In what may be a further sign of the newly cozy relations between Moscow and Baku, a Yaroslavl court has given the green light to the extradition to Azerbaijan of a former National Security Ministry official from Azerbaijan's exclave of Naxcivan who had sought asylum in Russia.
Ibragim Musayev says he fell foul of his superiors after learning from a colleague of a clandestine shipment of weapons from Baku via the Naxcivan airport to Turkey's banned Kurdistan Workers Party (PKK). That colleague was arrested and subsequently died in custody.
In a long interview with the news portal Kavkaz-Uzel.ru, Musayev describes his recruitment by Azerbaijan's National Security Ministry and how he ran a network of agents who supplied information on developments in the northwestern regions of Iran.
He also recalls how an airport technician, Turac Zeynalov, told him about a consignment of arms transported by air from Baku to Naxcivan and destined for the PKK, which was then still mired in a decades-old armed conflict with Azerbaijan's strategic partner, Turkey.
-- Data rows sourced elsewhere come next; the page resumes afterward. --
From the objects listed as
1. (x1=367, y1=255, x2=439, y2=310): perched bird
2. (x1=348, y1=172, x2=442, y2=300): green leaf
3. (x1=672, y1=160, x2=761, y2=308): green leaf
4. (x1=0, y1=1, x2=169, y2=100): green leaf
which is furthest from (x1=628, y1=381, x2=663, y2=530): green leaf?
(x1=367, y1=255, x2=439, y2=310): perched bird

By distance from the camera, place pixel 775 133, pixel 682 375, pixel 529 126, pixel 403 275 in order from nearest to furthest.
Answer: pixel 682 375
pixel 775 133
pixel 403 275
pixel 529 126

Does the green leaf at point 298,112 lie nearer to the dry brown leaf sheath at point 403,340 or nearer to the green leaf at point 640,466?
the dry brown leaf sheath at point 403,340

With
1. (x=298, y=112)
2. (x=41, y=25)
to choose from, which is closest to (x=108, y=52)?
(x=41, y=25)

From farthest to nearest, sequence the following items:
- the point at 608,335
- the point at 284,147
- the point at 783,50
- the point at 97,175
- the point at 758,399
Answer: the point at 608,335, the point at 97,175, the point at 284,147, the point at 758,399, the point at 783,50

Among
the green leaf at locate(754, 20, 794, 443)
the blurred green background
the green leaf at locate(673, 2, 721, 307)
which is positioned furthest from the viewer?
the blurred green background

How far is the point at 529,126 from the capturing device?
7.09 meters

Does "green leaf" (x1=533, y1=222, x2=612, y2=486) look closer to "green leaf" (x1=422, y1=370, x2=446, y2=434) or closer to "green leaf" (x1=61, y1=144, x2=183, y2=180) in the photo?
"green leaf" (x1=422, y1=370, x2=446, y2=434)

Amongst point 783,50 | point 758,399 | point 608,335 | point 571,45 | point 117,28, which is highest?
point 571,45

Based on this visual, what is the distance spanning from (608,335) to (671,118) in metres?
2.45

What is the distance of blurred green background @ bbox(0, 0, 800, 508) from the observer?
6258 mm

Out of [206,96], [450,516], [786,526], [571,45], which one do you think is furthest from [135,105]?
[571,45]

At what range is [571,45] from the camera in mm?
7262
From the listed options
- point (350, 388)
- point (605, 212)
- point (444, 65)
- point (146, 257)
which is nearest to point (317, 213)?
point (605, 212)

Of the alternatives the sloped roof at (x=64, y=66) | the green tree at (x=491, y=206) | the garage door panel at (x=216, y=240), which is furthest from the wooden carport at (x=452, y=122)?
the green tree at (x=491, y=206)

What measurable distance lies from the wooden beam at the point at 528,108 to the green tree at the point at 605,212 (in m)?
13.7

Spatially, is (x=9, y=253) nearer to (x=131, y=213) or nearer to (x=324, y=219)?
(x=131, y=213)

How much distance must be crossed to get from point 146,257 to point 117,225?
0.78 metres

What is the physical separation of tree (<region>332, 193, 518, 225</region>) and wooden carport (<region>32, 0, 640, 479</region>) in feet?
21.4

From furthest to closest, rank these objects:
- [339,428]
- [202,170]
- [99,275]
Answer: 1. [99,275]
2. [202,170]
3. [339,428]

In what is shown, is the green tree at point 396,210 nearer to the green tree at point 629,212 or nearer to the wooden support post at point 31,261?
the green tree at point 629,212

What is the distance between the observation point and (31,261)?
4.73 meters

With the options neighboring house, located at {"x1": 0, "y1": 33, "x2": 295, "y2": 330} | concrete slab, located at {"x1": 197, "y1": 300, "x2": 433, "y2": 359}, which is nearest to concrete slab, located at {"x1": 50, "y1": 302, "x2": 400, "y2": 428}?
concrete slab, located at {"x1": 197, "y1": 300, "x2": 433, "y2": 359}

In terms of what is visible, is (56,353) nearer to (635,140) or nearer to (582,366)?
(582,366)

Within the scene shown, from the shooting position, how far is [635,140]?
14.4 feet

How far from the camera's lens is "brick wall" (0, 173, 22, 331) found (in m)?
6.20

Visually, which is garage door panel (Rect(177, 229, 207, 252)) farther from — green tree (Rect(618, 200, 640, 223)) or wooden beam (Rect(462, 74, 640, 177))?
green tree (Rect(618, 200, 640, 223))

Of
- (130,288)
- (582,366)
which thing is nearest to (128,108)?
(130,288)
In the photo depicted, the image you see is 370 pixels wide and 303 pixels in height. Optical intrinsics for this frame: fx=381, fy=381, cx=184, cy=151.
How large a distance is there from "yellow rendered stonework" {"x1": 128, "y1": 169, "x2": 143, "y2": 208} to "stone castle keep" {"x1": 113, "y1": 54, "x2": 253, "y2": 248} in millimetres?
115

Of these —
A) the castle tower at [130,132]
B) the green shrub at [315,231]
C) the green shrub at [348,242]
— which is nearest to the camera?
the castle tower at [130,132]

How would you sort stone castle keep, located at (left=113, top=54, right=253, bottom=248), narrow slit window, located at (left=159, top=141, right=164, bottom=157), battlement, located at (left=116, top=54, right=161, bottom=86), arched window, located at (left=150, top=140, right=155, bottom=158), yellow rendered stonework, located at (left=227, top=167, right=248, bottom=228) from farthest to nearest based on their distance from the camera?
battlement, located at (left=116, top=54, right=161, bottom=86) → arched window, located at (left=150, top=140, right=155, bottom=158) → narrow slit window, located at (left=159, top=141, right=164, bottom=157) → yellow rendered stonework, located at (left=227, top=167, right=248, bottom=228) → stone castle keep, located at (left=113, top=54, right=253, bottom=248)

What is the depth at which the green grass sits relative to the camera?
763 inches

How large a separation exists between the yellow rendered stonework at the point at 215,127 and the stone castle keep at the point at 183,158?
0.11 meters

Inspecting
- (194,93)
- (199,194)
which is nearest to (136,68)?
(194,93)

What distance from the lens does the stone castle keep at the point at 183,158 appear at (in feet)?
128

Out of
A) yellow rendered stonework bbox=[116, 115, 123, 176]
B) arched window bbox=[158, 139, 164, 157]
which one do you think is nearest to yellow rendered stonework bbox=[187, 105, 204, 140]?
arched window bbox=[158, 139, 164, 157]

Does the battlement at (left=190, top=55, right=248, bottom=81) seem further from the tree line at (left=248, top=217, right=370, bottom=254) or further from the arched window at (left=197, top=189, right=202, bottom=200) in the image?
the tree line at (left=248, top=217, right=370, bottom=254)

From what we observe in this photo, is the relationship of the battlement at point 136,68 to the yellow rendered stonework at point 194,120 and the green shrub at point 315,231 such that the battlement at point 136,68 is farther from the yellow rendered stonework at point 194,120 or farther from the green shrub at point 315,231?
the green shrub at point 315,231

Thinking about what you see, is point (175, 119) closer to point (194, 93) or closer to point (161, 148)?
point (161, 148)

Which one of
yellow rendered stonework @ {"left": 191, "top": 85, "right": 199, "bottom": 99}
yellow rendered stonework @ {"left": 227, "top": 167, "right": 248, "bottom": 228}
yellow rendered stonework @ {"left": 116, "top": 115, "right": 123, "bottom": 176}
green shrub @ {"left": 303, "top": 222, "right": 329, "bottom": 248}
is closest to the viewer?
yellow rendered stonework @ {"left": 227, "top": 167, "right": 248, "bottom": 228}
Zeynalov said he had seen in a car placed at his disposal by the drunken army officer accompanying the arms shipment papers, which he scanned, detailing the type and quantity of weaponry and the intended recipient. The involvement of the military tends to substantiate Zeynalov's stated conviction that such shipments could only have taken place with the connivance of senior officials in Baku.
Zeynalov gave Musayev copies of those papers on August 2, 2011; on August 24, he was arrested and charged with espionage. He died under mysterious circumstances in custody just days later; the official cause of death was given as skin cancer but his family says he was tortured and beaten by authorities.
Musayev was then tasked with seducing Zeynalov's widow, which he admits to having done. National Security Ministry personnel photographed her naked in bed with him and then blackmailed her into abandoning her protests over her husband's death. Sickened by the demands made on him, Musayev left Azerbaijan for Russia in September 2012 and in early January 2013 formally requested refugee status there. By that time Azerbaijan had already issued an international warrant for his arrest, which took place one month later.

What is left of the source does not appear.